O Cuma devrimler konusunda Ankaralıları aydınlatan hocaefendinin o günkü fotoğrafı da bugün Eriş Ülger’in arşivinde yerini almış. Ülger, İslam dinine en büyük hizmeti Atatürk’ün verdiğine inanıyor ve “600 sene padişahın, 300 sene de halifenin kulu olan toplum, Allah’ın kulu yapılıyor. Bundan daha büyük hizmet olur mu?”diyor.

(Eriş Ülger’in anılarından)

İkinci anı

Bu anı da benim “Bir Numaralı Tanık” kitabımdan bir bölüm

“Menderes basını sadece karşısına almakla kalmadı. Bir de ‘Besleme Basın’ yarattı. Bu arada DP’nin gözde bir yazarından da söz etmek isterim.” Beslemelerden değildi. DP’nin dinci tarafının ideologu usta bir şairdi. Üstad Necip Fazıl Kısakürek’ten söz ediyorum. Üstad şair yüz tikleri olan, çok sigara içen, tanımadıkları yanında az konuşan, at yarışlarına meraklı biriydi. Paranın onun için hiç önemi yoktu. En parasız kaldığı günlerde bile, bir telefonu, ya da iki satırlık bir notu tüm bakanları ayağa kaldırırdı. Devlet bankalarının genel müdürleri üzerinde büyük nüfuzu vardı. Örneğin Ziraat Bankası Genel Müdürü Mithat Dülge’nin - ki Başbakan’ın en değer verdiği isimlerden biriydi- odasına kapıyı vurmadan girer:

“- Oğlum Mithat! Bana para lazım, sana birkaç reklam skeçi yazayım” der, sonra Genel Müdürün özel çalışma odasına girer ve birkaç saat içinde Ankara Radyosu için nefis iki skeç kaleme alır ve masasına bırakıp merkez veznesinden gelecek ‘morları’ beklerdi. Üstad morlar dediği iki bin lirayı alır ve sonra bahis oynamaya hipodroma.. Morlar orada erir Üstad hiç üzülmezdi. Hemen Sümerbank Genel Müdürü Ahmet Dallı’yı ziyaret ederdi. Üstad içkiyi severdi. Onun nasıl olup din simsarlarının idolü olduğunu anlamaya çalışırdım. Bir gün Başbakan’a mektup yazmış ve demişti ki: “Başbakan’ım kulunuz bu Ankara köşelerinde ve lokantalarda sefalet içindeyken ...” Üstadın otel köşeleri dediği oteller, Belvü Palas veya Ankara Palas’tı. Lokanta ise ünlü Karpiç...”

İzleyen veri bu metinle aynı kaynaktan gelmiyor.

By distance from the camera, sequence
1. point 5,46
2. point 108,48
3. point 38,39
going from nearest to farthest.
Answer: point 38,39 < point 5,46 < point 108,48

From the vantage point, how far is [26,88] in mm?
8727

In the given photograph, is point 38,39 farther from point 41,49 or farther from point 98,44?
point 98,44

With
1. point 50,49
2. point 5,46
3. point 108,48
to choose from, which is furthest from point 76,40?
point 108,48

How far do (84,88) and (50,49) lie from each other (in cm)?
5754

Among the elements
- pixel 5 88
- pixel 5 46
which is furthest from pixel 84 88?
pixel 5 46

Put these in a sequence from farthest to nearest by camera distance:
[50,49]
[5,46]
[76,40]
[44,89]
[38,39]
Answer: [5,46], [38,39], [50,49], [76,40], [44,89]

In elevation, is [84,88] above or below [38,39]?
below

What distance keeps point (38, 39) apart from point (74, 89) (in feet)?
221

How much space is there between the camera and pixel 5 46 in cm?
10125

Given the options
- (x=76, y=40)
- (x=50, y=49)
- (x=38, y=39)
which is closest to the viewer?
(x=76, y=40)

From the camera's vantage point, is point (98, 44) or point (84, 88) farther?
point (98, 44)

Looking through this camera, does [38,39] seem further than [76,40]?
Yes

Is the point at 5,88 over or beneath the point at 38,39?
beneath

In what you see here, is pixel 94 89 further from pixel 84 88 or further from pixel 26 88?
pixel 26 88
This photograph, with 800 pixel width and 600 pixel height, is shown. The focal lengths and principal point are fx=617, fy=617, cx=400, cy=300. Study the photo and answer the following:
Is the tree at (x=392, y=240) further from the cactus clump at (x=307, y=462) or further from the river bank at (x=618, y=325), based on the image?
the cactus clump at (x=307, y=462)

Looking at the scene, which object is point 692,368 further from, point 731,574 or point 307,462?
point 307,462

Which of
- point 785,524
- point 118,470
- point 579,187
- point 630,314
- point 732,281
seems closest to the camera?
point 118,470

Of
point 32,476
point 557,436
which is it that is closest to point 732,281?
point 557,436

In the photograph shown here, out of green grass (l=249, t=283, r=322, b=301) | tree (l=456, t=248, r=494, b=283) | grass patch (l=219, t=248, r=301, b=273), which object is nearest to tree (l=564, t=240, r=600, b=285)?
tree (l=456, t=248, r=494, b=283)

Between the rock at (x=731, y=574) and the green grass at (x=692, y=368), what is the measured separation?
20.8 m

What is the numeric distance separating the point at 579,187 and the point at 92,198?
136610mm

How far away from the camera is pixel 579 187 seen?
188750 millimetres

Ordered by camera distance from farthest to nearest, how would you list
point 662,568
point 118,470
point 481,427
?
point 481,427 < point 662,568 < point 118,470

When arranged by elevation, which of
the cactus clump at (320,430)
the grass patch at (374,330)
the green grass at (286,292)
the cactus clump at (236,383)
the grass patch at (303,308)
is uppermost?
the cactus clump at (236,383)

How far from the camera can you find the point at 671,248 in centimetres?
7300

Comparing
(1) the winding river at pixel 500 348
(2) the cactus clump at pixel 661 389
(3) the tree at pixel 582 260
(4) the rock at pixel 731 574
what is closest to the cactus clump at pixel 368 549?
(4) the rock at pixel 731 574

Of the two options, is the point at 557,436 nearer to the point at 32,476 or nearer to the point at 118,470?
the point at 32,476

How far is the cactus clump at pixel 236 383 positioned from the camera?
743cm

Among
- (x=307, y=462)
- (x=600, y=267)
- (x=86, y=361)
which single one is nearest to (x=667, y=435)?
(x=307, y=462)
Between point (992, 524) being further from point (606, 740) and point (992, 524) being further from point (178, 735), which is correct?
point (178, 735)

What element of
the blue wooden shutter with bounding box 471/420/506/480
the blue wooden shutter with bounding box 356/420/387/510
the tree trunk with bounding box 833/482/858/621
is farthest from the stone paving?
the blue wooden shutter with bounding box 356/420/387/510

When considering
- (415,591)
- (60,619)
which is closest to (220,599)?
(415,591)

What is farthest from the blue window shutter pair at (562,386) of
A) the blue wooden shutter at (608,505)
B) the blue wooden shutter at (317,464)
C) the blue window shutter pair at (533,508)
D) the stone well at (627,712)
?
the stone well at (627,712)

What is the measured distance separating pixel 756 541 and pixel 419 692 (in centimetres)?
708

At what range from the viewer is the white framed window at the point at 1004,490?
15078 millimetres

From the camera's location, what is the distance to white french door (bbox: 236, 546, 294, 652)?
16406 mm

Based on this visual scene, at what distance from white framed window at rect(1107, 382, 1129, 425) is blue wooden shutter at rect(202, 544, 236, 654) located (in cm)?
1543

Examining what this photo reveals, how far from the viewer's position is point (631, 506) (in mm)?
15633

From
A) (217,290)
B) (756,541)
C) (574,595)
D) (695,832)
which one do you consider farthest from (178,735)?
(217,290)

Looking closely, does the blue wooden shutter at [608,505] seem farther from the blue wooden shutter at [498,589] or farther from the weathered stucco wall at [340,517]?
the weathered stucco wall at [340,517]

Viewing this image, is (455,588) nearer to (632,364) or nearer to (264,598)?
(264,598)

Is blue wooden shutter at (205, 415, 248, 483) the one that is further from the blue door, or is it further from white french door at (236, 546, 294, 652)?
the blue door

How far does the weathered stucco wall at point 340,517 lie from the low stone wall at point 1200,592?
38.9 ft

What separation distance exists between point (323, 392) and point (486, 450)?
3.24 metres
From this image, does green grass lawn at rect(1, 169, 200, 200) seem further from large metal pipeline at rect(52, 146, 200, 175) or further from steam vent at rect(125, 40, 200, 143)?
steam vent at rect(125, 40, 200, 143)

Şu notu da eklemeliyim: Necip Fazıl kimilerine göre büyük şairdir ve bugün bile, Sayın Başbakan’ın hürmette kusur etmemesi gerekir. Tabii Atatürk’ün o edebiyat şaheseri kabul edilen Gençliğe Hitabına karşı onun bir şiirinde gençliği tasvir ederken “Kin ve garezden” söz etmesinin sakıncasını ve garabetini içeren son iki satırını neden okumadığı hariç... Bazen anılar çok şey ifade etmiyor mu? Bir yanda hocaefendiyi buyur edip ona itibar eden Atatürk, öte yanda İslami Gençliğe örnek gösterilen “Üstadın şiirlerini Sayın Başbakan’ın hasta hasta okumak zorunda kalışı.” Ve acısı, şiirin son iki satırını okumadan gençliğe kin ve garezi hoşgörü içinde dillendirmesi gibi.

Size de rastlantı ve üslup garip gelmiyor mu?